= Trecho citado =
“Cheiro do Ralo”: Mal estar do sistema

Diretor Brasileiro Heitor Dhalia usa o dinheiro e o “olhar” exterior para analisar o comportamento humano numa sociedade em que tudo tem valor de mercado

Nesta etapa histórica em que todas as ações humanas têm cotação no mercado, o filme “O Cheiro do Ralo”, do brasileiro Heitor Dhalia, exacerba esta tendência mostrando o quanto elas influem no cotidiano das pessoas. Muitas vezes são peças com valor sentimental que são vendidas a preços simbólicos. Noutras, sem o que vender, duas personagens vendem a si próprias. Em cada uma dessas situações, o que conta é a relação de troca entre o cliente, normalmente um ser em condição aflitiva, e o dono da loja de objetos usados, que paga apenas aquilo que acha que deve não o que vale. A situação em que se encontra o pobre cliente vale pouco ou quase nada. Então, o que conta não é a mercadoria em si, porém, o estado – o mais baixo possível – que ele, o cliente, se encontra.

= Extrato de dados =
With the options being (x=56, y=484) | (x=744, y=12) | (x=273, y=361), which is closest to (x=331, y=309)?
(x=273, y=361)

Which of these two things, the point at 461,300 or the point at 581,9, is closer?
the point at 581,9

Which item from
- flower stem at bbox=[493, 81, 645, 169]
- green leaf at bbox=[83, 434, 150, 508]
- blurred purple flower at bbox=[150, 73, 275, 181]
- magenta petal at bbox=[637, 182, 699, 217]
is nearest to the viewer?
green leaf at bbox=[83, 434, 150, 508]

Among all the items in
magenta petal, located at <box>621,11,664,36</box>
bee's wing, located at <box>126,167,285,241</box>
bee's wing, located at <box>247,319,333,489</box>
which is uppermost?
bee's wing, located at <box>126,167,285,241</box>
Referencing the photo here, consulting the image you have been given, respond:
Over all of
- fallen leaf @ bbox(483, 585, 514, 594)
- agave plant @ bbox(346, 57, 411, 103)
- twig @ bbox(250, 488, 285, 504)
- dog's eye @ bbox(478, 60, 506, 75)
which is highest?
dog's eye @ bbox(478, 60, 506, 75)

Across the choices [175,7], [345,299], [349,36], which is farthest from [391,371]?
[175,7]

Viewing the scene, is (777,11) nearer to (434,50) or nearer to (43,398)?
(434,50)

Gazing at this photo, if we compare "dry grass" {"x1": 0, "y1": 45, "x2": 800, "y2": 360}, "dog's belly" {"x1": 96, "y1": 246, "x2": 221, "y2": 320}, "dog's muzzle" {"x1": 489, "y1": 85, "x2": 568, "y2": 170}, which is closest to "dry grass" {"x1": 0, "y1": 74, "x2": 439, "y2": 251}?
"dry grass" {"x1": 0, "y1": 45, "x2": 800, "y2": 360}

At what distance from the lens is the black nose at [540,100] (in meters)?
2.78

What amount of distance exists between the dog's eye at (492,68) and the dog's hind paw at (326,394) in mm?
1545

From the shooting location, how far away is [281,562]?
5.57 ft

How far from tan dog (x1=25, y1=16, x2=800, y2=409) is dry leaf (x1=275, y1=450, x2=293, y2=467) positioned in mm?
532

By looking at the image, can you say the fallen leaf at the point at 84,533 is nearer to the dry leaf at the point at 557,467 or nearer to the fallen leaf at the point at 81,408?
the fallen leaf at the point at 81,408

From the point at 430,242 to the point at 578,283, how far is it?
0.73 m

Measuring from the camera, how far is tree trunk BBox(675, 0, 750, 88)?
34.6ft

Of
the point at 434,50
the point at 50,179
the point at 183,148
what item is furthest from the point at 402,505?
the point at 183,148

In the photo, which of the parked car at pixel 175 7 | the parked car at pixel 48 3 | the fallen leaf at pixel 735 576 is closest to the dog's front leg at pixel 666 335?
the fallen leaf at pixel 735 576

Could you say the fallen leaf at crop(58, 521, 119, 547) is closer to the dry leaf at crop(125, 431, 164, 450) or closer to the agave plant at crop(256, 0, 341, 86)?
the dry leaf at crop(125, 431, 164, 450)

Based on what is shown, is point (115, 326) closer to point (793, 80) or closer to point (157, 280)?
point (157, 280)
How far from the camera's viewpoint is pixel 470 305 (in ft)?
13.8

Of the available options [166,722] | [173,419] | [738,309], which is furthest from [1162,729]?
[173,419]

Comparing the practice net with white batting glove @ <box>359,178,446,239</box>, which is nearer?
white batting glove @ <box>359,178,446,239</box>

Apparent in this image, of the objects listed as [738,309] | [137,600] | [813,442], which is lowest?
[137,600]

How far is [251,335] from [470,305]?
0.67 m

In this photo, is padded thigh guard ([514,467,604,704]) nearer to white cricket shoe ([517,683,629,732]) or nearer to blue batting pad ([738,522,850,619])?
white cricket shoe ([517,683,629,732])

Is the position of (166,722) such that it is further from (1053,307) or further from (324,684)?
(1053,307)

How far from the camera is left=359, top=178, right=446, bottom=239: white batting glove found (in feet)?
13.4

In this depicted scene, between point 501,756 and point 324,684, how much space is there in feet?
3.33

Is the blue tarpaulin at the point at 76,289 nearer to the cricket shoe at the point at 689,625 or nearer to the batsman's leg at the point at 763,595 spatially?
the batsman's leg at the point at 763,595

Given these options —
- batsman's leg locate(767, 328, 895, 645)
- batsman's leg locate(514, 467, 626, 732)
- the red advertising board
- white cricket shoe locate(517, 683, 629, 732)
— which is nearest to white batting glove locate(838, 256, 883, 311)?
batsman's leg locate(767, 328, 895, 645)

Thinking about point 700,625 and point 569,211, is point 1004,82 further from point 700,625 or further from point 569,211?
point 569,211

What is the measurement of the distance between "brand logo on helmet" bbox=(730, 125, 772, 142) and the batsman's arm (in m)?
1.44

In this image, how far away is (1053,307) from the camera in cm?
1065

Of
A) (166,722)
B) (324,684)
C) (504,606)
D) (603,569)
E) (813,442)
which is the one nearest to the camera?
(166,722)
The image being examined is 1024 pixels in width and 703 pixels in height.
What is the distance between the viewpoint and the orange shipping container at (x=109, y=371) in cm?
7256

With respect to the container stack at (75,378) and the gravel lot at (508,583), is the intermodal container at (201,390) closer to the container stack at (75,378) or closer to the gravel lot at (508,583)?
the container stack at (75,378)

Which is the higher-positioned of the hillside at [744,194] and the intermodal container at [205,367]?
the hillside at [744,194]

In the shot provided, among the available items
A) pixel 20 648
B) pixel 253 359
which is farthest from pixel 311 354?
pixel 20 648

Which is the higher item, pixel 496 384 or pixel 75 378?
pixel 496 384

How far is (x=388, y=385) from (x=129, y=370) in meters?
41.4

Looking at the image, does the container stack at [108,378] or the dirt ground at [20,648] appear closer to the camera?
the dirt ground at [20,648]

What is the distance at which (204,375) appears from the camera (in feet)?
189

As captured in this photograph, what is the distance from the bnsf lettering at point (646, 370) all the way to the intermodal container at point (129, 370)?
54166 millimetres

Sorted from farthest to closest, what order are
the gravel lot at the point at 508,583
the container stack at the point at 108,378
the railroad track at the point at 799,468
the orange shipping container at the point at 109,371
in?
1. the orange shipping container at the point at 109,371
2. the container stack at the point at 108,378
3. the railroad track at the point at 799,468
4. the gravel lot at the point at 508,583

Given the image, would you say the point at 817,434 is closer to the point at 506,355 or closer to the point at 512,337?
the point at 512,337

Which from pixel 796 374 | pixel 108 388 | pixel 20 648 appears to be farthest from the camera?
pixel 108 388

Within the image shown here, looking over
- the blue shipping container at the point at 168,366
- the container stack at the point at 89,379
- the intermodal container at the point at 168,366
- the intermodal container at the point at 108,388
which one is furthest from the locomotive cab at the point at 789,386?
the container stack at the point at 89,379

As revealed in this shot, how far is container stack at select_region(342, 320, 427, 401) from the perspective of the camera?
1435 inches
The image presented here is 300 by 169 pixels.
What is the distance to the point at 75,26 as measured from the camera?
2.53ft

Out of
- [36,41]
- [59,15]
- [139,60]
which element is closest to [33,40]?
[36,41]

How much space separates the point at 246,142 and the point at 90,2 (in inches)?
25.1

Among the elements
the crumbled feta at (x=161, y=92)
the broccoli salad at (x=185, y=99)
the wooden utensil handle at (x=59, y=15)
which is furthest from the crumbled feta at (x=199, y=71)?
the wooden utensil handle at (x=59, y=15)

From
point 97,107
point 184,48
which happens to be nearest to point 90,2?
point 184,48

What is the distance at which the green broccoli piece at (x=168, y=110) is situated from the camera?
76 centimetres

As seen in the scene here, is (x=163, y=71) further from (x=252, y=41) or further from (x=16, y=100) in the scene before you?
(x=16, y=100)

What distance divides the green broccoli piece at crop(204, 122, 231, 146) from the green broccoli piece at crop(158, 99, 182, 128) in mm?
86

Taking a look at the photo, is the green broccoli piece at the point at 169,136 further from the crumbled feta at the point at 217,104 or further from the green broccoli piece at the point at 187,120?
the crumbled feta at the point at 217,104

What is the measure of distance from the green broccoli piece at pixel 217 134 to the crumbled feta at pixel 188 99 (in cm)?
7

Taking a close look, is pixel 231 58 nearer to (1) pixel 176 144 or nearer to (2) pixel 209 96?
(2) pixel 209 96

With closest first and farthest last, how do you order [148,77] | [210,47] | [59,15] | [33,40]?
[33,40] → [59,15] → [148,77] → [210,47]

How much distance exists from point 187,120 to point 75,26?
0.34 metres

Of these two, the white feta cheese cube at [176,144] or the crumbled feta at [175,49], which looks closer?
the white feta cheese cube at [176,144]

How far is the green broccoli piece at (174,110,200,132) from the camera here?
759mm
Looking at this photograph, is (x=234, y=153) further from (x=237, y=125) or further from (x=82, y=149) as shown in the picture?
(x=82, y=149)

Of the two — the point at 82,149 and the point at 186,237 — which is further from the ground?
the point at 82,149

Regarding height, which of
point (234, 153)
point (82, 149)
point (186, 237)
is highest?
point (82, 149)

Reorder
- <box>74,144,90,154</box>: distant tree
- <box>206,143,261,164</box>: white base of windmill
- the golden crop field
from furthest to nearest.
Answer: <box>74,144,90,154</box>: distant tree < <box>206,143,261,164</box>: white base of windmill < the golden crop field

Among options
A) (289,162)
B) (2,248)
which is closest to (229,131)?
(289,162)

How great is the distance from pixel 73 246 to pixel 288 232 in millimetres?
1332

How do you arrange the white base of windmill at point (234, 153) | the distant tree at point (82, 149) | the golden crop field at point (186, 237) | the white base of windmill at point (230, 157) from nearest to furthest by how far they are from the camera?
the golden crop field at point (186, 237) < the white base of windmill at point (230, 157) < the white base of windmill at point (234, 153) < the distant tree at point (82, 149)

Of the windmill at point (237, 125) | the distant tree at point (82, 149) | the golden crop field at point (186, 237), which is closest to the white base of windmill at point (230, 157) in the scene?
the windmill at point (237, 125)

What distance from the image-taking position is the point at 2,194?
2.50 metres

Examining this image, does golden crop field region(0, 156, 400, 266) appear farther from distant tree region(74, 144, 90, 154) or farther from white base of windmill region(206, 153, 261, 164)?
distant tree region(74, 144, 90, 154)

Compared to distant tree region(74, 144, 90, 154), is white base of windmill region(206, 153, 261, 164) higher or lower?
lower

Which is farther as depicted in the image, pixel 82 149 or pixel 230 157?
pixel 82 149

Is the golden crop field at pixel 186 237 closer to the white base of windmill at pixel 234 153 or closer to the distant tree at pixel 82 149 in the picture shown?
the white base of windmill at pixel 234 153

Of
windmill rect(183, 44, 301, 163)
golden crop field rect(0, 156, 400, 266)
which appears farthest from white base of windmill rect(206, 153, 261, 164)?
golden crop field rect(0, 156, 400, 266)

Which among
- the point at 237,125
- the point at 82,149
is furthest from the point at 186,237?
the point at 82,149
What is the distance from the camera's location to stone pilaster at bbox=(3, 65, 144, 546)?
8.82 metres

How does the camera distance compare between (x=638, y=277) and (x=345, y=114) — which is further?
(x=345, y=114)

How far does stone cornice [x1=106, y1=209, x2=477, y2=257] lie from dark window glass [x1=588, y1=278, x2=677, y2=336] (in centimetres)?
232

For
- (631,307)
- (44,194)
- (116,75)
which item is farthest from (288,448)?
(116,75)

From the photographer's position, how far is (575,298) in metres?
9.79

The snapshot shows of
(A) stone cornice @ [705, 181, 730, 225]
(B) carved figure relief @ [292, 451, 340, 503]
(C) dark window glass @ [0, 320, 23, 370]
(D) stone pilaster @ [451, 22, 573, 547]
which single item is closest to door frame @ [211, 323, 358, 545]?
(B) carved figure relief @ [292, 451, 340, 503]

= Instruções do exercício =
1. Devolva sem alterações as linhas dos registros, da que contém "How far is (x=388, y=385)" até a que contém "54166 millimetres", incluindo ambas.
2. Prossiga o texto sobre o filme “O Cheiro do Ralo” a partir do ponto em que ele termina.
O texto e os registros não têm relação entre si.

= Respostas por tarefa =
1.
How far is (x=388, y=385) from (x=129, y=370) in meters?
41.4

Looking at the image, does the container stack at [108,378] or the dirt ground at [20,648] appear closer to the camera?
the dirt ground at [20,648]

What is the distance at which (204,375) appears from the camera (in feet)?
189

As captured in this photograph, what is the distance from the bnsf lettering at point (646, 370) all the way to the intermodal container at point (129, 370)?
54166 millimetres

2.
Lourenço (Shelton Mello), o dono da loja, é exímio manipular desses clientes, seres mal vestidos, esqueléticos, na mais completa penúria que todo dia o procuram. As prateleiras de sua loja estão abarrotadas de peças, muitas vezes inúteis, que reflete o quanto de lixo se acumula nas relações cotidianas. Ele pouco se dá ao prazer de catalogá-los, verificá-los, são apenas amontoados. O que mais lhe interessa são as trocas feitas com os seres aflitos que vendem suas peças de grande valor sentimental por valores baixíssimos, com a justificativa de que o fazem por necessitar de dinheiro. Ele mal os escuta, apenas fixa o preço e passa o dinheiro, numa impessoalidade tramada com frieza e escárnio.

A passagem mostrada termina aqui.